Okay, question: in the year 2002 the game Warcraft III released having been authored using:
- VC++ (if I’m not mistaken)
- DirectX8 or DirectX9
- 3D Studio Max by Discreet
- Windows XP or earlier
… and what I find is that to me the resulting game visuals and software mannerisms are timeless in my personal life. As I get older I have less and less time for games, and i don’t think I could ever convince a child to play this game instead of Fortnite Phone Edition or whatever kids these days are doing, but I don’t control other people (and I shouldn’t).

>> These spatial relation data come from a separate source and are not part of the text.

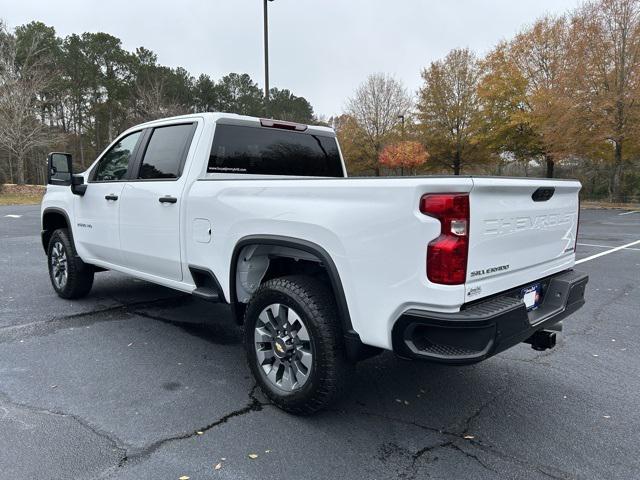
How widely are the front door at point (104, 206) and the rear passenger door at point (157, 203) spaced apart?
0.18 m

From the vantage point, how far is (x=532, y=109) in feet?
90.3

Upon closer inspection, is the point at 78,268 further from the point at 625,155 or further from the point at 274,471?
the point at 625,155

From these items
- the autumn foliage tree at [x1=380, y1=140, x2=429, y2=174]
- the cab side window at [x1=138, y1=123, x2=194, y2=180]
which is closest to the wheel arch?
the cab side window at [x1=138, y1=123, x2=194, y2=180]

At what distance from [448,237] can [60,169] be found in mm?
4417

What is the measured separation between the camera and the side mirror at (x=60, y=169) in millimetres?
4895

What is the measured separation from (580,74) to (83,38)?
127 ft

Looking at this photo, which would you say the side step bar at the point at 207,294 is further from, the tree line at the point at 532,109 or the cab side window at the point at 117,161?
the tree line at the point at 532,109

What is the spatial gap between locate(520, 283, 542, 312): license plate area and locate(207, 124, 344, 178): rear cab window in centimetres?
239

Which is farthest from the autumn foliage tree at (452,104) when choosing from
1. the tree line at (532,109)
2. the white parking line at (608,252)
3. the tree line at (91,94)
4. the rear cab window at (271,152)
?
the rear cab window at (271,152)

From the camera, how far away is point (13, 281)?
654 cm

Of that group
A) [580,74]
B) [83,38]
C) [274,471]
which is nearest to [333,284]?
[274,471]

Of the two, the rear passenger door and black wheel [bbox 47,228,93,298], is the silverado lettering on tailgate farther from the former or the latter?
black wheel [bbox 47,228,93,298]

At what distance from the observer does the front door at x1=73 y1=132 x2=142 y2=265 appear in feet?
14.7

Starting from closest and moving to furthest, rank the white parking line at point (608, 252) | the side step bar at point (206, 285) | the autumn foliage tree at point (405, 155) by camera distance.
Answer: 1. the side step bar at point (206, 285)
2. the white parking line at point (608, 252)
3. the autumn foliage tree at point (405, 155)
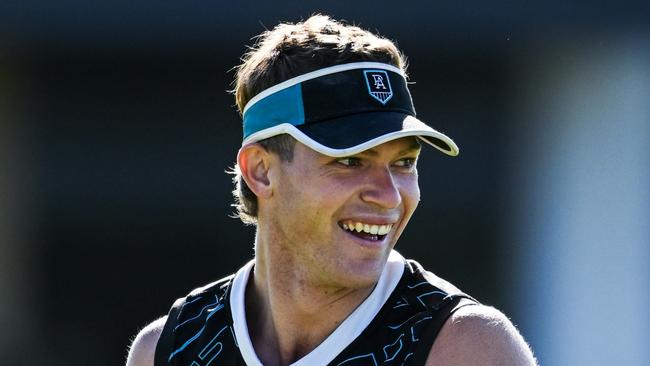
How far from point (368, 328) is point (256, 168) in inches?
21.3

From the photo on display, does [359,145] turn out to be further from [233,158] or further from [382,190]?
[233,158]

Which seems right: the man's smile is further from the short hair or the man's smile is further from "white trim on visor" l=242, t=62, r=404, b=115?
"white trim on visor" l=242, t=62, r=404, b=115

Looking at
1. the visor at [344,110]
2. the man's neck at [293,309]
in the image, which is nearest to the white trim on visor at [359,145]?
the visor at [344,110]

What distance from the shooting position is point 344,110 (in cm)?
290

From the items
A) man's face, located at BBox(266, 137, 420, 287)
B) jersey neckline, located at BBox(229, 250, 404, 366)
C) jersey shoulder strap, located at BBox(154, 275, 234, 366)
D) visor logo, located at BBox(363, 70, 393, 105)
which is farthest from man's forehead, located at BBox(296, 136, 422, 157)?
jersey shoulder strap, located at BBox(154, 275, 234, 366)

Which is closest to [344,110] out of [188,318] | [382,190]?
[382,190]

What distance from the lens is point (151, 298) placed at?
8.70m

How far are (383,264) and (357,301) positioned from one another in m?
0.15

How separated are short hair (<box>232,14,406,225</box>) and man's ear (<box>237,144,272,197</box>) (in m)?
0.03

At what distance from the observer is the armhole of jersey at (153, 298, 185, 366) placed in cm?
313

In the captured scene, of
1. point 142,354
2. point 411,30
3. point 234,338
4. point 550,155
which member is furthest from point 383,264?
point 550,155

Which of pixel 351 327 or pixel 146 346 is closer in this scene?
pixel 351 327

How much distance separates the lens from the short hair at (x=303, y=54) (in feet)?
9.73

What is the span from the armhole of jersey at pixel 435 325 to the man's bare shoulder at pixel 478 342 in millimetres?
11
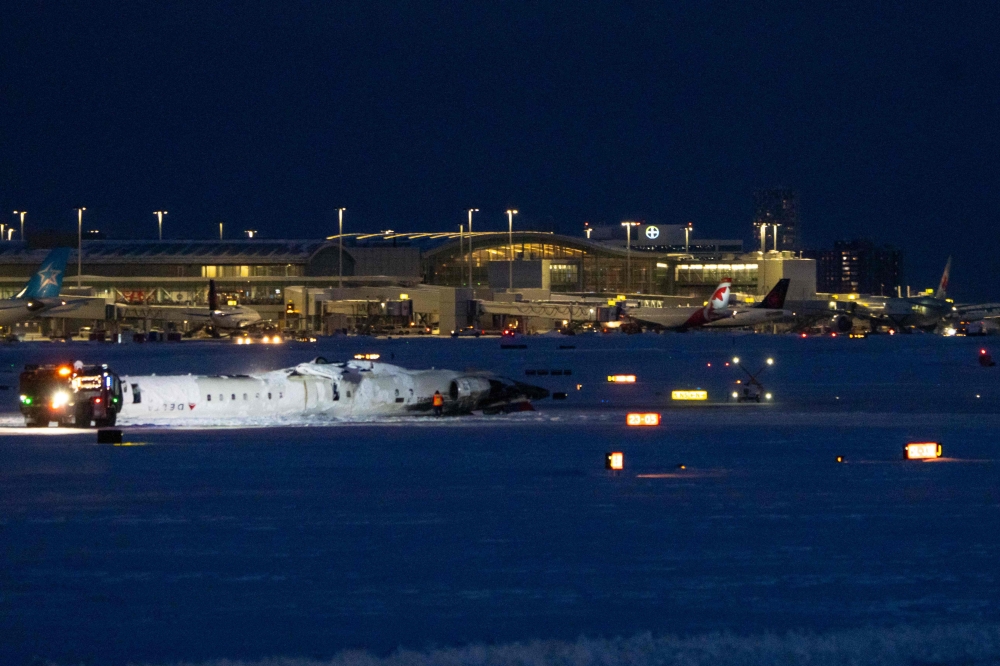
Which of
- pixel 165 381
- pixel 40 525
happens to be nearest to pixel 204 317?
pixel 165 381

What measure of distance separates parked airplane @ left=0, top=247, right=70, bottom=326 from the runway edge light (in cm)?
7378

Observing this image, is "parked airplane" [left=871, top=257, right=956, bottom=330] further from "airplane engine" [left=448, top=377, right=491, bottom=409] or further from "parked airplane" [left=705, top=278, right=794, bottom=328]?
"airplane engine" [left=448, top=377, right=491, bottom=409]

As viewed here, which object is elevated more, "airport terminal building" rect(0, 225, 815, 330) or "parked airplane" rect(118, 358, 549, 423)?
"airport terminal building" rect(0, 225, 815, 330)

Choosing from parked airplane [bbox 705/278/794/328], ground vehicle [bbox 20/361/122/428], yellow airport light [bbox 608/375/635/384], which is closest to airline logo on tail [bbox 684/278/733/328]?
parked airplane [bbox 705/278/794/328]

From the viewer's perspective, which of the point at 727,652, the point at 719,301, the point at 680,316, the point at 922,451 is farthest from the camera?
the point at 680,316

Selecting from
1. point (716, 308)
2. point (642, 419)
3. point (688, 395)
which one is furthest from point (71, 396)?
point (716, 308)

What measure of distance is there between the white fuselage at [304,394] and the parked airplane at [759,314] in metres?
86.3

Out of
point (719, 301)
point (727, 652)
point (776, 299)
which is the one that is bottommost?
point (727, 652)

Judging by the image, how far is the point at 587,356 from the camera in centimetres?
7131

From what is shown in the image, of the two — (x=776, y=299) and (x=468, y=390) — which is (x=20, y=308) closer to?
(x=468, y=390)

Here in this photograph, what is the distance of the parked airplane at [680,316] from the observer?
115938 mm

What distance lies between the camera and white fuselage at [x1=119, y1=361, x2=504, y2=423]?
31.9m

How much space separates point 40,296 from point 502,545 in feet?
263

But I do think I would enjoy as a hobby to be able to use the same steps, in the same software, that was used to make the game’s 3D graphics and code. If we follow tutorials for learning to make games in the modern day, we get different 3D graphics and different code. Some people just say so use Unreal Engine or Unity, which are unlikely look structurally the same (software-wise).
So I’m left wondering, why do the people who created this game we call “Warcraft III” originally not publish a guide on exactly how they did it, like a book that if you follow through the book leads to a working equivalent game? We sort of had that technology for the game graphics with War3ArtTools in 2005, but then Autodesk bought Discreet and Activision bought Warcraft III and the software moved on and got harder to use. If someone would construct software mirroring the original tools that runs on modern computers, that would be really cool. Because although the modern game has moved on from it, the old Warcraft III was a compact game that launches instantly on modern computers and that seems kind of special, like a technology that should be remembered by humans into the future, without us all forgetting how it was made.